Set down everything from the line containing "Judging by this image, is point" down to the line containing "(x=329, y=505) <", both included, exactly as they appear in the material and with nothing else.
───
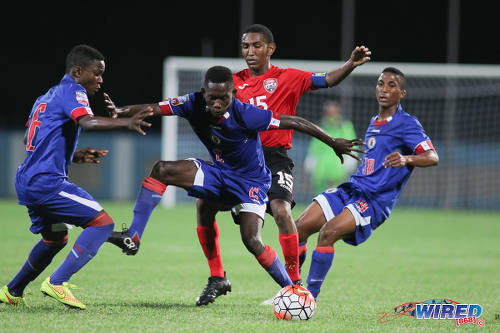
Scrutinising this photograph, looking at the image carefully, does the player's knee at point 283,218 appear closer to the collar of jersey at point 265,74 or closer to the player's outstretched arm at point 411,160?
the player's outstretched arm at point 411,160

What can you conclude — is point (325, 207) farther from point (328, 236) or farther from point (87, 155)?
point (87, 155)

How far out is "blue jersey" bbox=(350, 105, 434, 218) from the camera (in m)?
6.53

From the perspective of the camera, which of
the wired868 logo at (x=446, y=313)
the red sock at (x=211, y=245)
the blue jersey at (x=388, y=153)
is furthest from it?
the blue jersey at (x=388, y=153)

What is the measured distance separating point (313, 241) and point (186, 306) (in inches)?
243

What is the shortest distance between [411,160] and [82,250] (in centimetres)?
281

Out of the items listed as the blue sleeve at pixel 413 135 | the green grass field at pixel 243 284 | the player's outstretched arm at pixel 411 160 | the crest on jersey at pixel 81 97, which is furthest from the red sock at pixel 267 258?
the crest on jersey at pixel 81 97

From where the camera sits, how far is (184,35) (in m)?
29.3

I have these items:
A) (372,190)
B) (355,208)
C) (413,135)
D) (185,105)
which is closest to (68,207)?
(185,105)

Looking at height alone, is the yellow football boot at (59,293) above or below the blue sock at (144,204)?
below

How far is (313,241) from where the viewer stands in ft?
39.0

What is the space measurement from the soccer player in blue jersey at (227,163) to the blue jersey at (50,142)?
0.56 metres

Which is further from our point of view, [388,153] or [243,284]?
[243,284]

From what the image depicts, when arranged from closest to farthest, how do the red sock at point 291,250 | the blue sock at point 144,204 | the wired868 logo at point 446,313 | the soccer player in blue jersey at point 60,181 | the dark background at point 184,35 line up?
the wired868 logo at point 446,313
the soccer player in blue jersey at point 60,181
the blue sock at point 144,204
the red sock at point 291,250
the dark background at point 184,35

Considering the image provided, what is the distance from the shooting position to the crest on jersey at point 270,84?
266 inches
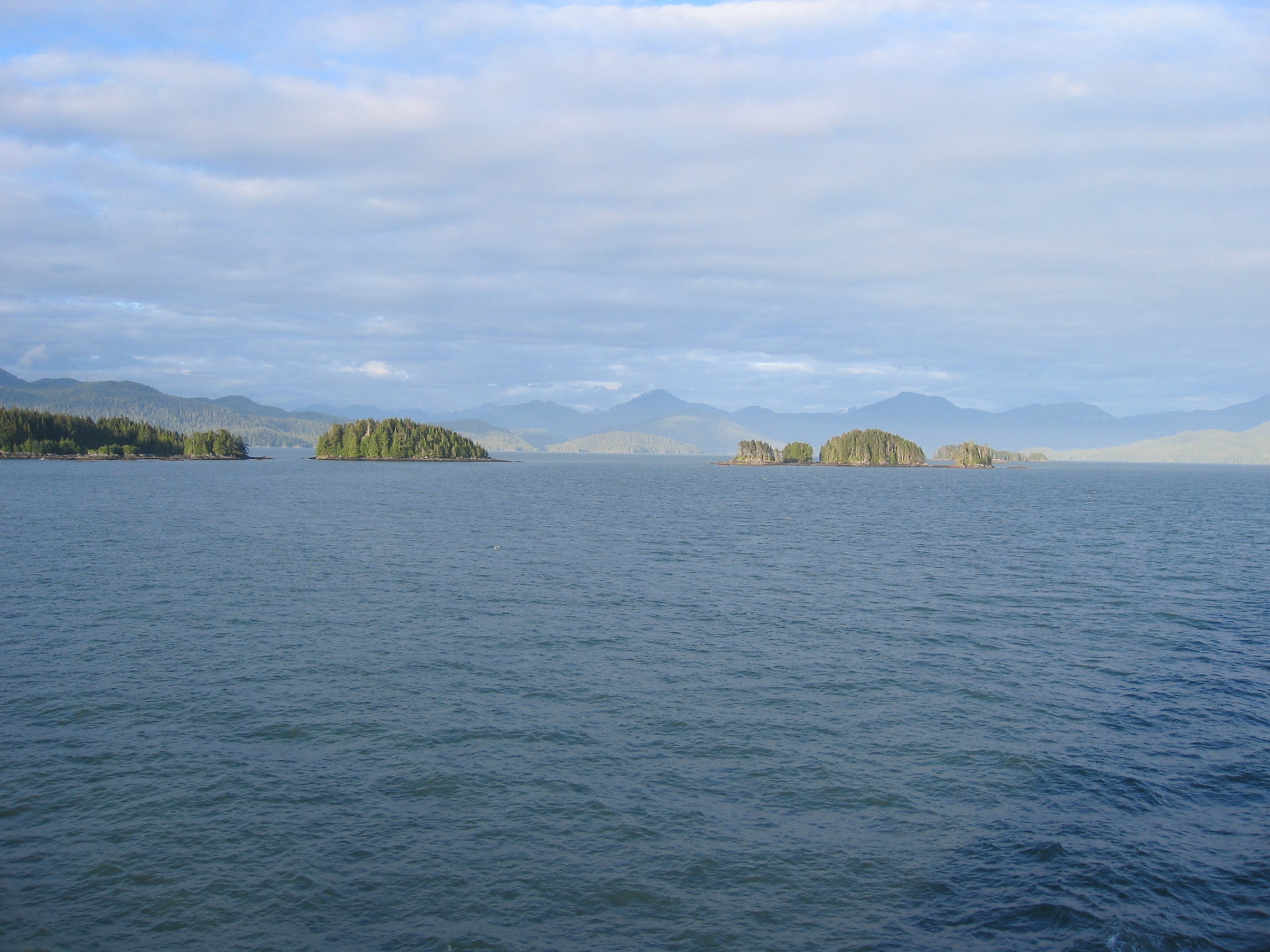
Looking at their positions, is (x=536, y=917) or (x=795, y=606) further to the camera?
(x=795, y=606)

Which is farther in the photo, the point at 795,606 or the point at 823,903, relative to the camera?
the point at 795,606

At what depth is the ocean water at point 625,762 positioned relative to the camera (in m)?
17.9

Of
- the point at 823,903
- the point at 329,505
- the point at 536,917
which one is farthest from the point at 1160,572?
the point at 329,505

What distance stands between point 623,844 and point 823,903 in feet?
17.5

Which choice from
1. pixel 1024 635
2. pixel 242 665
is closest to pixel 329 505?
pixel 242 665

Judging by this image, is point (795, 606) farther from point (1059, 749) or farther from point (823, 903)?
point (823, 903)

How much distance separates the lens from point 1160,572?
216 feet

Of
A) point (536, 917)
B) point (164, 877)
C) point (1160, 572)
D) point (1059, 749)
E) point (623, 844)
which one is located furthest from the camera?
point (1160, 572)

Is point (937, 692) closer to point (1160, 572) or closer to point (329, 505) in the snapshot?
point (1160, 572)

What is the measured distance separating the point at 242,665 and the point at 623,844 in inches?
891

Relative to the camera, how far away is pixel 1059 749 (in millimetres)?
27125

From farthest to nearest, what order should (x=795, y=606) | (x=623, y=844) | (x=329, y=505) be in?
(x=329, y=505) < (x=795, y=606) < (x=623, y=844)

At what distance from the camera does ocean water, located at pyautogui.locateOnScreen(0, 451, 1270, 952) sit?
───
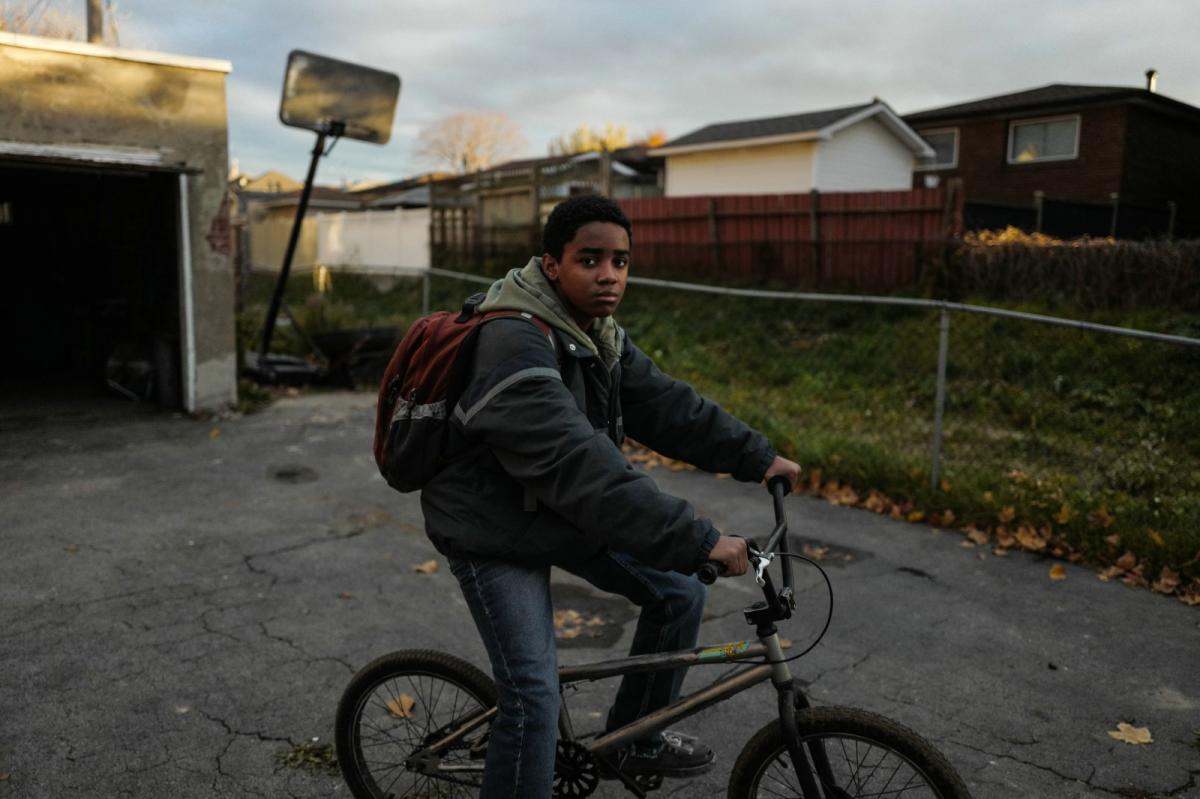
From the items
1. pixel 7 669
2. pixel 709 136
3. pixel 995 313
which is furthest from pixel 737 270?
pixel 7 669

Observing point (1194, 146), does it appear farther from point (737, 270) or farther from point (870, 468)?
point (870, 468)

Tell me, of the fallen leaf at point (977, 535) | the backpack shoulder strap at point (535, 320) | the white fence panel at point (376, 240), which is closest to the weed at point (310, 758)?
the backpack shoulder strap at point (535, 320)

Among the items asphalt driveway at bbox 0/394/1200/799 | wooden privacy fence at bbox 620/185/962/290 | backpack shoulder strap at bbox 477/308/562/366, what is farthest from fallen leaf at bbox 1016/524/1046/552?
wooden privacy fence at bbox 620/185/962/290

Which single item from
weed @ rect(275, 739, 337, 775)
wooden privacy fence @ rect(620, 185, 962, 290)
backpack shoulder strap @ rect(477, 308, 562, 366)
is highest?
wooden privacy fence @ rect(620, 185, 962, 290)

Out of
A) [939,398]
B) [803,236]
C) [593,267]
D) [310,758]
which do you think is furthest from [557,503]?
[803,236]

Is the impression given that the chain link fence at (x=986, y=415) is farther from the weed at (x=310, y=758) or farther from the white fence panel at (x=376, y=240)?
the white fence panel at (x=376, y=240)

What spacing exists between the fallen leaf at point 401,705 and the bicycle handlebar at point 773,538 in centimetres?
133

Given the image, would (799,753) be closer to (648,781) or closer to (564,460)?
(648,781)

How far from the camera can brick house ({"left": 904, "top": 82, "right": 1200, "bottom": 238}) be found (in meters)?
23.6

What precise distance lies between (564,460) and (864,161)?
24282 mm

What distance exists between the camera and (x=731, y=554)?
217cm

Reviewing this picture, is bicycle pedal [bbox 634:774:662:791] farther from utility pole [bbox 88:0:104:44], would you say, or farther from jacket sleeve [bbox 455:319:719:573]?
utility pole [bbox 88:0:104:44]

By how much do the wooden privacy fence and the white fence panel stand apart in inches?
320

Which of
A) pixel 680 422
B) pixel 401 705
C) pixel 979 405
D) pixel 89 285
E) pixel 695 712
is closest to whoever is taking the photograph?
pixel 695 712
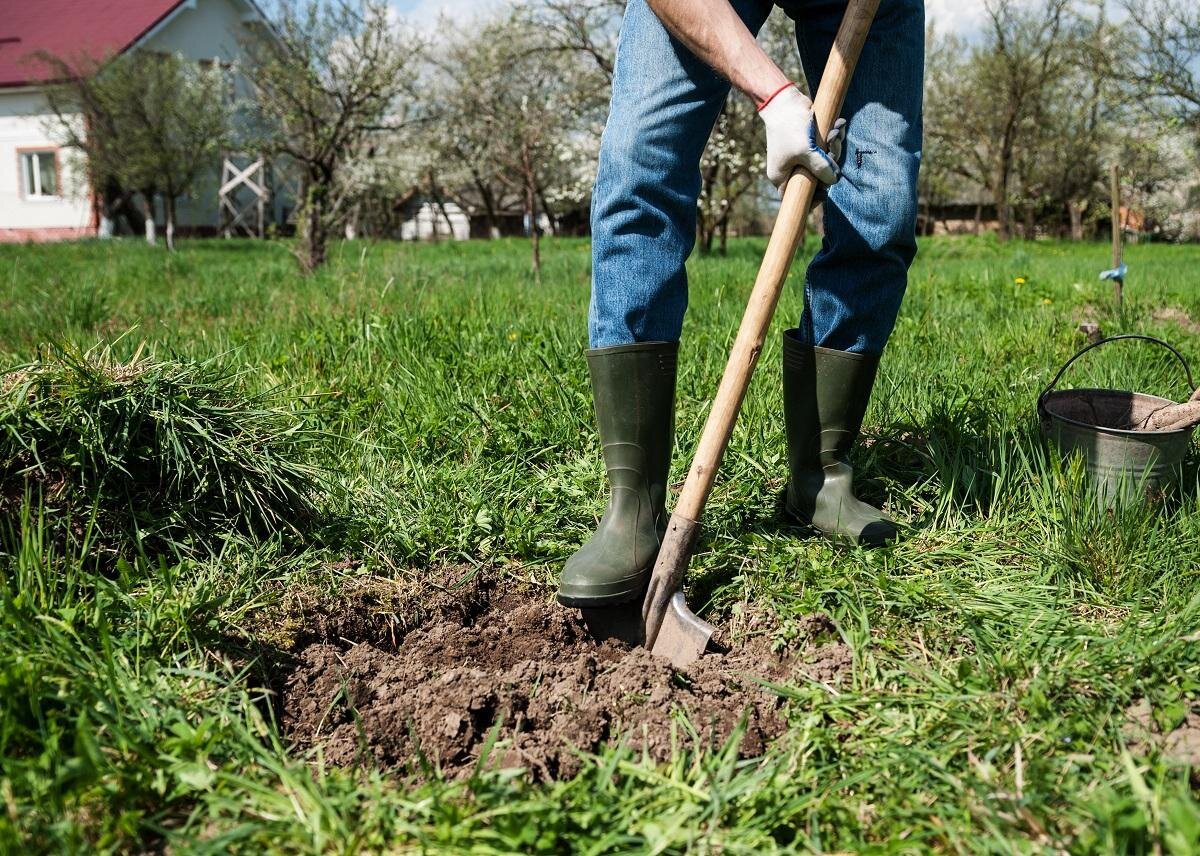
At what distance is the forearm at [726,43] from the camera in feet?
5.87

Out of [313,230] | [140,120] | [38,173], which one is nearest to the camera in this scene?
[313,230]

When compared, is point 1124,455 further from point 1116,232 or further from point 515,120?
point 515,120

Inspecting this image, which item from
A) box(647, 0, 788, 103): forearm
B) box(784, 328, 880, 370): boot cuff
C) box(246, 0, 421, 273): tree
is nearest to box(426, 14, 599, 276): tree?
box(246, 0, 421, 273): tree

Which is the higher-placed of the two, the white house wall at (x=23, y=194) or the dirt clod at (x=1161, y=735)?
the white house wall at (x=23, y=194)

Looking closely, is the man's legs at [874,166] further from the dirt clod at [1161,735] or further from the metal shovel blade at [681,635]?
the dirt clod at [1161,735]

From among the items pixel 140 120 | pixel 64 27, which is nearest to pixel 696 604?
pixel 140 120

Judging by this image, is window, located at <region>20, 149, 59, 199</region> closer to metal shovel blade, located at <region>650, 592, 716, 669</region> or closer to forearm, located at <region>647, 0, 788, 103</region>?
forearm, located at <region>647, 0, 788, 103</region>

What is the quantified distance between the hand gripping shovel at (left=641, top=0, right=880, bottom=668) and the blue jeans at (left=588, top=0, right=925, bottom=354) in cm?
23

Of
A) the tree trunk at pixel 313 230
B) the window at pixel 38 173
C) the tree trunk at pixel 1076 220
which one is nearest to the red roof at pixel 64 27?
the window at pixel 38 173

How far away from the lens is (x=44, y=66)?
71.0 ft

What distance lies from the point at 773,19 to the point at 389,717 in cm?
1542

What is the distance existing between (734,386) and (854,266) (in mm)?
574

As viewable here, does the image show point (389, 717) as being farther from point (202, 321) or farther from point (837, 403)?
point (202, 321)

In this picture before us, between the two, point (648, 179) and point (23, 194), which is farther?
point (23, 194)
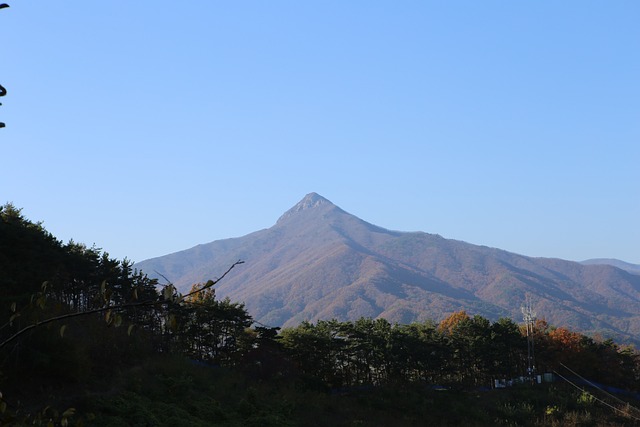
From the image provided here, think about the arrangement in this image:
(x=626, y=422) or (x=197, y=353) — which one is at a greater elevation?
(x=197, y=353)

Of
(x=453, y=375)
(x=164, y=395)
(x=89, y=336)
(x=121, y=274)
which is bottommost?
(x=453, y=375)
───
- [RESULT BELOW]
Judging by this image, is point (795, 606) farther from point (1059, 749) or farther from point (823, 903)?
point (823, 903)

How much distance separates the lens from point 1160,572?
216 feet

Of
A) point (536, 917)
B) point (164, 877)
C) point (1160, 572)
D) point (1059, 749)
E) point (623, 844)
which one is located furthest from the camera?
point (1160, 572)

Is point (937, 692) closer to point (1160, 572) or closer to point (329, 505) in the snapshot?
point (1160, 572)

What is the measured distance separating the point at 242,665 and the point at 623,844 in inches?
891

Relative to the camera, how far away is pixel 1059 749 (in millimetres)?
27125

From farthest to nearest, what order should (x=795, y=606) | (x=623, y=844) | (x=329, y=505) be in?
(x=329, y=505) < (x=795, y=606) < (x=623, y=844)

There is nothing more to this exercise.